Links to Data set and Data dictionary
- The datasets are available for public use under census.gov website as weekly files.
- Data dictionary is available in the census.gov website under the link Phase 1 Household Pulse Survey Technical Documentation. It has also been added to the repository. Please refer to repository structure for pulse2020_data_dictionary.xlsx
Download data
Data is directly downloaded from census website using python modules. Refer to the data_cleaning.ipynb for detailed downloading steps
Terms of use of census data
The Census Bureau is committed to open government by sharing its public data as open data. Census data continues to be a key national resource, serving as a fuel for entrepreneurship and innovation, scientific discovery, and commercial activity. We continuously identify and publish datasets and Application Programming Interface’s (API’s) to Data.gov in accordance with the Office of Management and Budget (OMB) Memorandum M-10-06, the Executive Order 13642 on open data, and the overall principles outlined in the Digital Government Strategy. In accordance with the Open Data Policy, M-13-13, the Census Bureau publishes its information in machine-readable formats while also safeguarding privacy and security.
Research Questions
- Understand the impacts of COVID in terms of employment loss, income loss, food insufficiency, education interruptions, inability to meet housing expenses and how does this vary by Race/Ethnicity or gender?

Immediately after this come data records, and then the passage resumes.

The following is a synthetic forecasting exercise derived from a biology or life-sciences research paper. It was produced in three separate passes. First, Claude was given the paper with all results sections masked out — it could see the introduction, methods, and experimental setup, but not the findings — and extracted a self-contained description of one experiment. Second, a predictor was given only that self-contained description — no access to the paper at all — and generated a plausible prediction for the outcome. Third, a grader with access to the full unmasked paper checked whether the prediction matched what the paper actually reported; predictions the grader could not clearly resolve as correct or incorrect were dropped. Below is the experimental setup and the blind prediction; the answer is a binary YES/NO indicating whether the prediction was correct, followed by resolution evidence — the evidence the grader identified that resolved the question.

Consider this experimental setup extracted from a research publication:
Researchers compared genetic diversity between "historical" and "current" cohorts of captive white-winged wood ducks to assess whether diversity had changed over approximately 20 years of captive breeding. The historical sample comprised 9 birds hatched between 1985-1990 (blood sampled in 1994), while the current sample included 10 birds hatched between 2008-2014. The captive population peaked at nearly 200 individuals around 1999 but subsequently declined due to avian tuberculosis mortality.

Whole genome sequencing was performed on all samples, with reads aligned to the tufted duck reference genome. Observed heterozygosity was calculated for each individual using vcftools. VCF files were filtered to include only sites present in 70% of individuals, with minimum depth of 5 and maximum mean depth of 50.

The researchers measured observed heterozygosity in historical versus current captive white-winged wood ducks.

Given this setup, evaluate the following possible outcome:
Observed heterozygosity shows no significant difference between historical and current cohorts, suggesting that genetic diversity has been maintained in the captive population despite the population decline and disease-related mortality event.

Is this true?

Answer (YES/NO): NO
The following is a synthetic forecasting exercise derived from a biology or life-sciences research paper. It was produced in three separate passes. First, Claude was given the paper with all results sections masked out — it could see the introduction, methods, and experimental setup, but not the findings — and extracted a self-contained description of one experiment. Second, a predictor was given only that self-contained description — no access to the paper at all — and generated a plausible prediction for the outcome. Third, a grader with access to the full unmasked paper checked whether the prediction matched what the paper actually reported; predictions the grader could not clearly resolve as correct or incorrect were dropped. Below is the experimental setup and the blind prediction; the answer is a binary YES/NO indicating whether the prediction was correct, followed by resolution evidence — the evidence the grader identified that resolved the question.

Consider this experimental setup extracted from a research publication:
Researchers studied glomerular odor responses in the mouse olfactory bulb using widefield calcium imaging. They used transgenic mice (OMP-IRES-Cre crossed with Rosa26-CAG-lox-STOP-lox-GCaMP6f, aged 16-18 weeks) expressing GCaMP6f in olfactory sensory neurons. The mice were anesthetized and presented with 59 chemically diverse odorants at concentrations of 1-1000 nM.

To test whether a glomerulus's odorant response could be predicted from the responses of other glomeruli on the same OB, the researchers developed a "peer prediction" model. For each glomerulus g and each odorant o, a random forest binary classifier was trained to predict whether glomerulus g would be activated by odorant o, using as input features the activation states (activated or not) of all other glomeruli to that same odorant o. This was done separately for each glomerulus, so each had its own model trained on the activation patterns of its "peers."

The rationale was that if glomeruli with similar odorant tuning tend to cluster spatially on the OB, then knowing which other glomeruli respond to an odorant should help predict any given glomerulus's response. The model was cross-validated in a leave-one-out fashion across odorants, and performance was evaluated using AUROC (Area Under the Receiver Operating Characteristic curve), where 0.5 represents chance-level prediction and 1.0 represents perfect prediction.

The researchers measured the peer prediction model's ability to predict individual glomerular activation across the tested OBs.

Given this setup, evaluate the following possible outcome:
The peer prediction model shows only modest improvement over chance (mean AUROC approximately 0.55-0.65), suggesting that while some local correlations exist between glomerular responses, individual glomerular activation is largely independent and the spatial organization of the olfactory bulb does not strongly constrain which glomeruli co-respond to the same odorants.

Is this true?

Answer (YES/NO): NO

- What is the impact on Mental health status (Anxiety and depression)? Is there a correlation between Mental health status (Anxiety and depression) and factors such as age, number of household members, gender, income, health status, race? How does the anxiety levels vary between first and last week of survey?
- How does employment loss, income loss, food insufficiency, education interruptions, inability to meet housing expenses in Washington differ as compared to national average?
- How do different groups based on age, race and ethnicity differ in their behavior or attitude towards COVID. Are there any patterns observed in the population based on certain characteristics pertaining to COVID?
Methodology
- For question 1, Logistic regression has been used as the response indicator variables are binary in nature, all the data points are independent and the sample size is large enough. Also, chi's square test of independence has been used to compare 2 categorical varaibles which is the case here. Overall likelihood ratio test has been used to verify if the full model that includes gender, race/ethnicity tell us more about the outcome (or response) variable than a model that does not include these 2 variables.
- For question 2 , ordinal logistic regression has been used because the response variable is categorical and ordered in nature, all the data points are independent and the sample size is large enough. Also, chi's square test of independence has been used to compare 2 categorical variables which is the case here. We also used Random features feature importance to identify the top 10 features impacting Anxiety/depression. Overall likelihood ratio test has been used to verify if the full model that includes the predictors in question namely gender, worry, interest, income loss, food insufficiency, Age group, number of household members, income level, health status, race/ethnicity tell us more about Anxiety/depression than a model that does not include these variables.
- For question 3, Logistic regression has been used as the response indicator variables are binary in nature, all the data points are independent and the sample size is large enough. Also, chi's square test of independence has been used to compare 2 categorical variables which is the case here. Overall likelihood ratio test has been used to verify if the full model that includes state tell us more about the outcome (or response) variable than a model that does not include this variable
- For question 4, Principal component Analysis and K-means clustering have been used to identify any patterns and classify groups of people based on similar characteristics
- Results: The results will be presented as intepretation of coefficients, significance of hypothesis tests and comprehensive compilation of visualizations.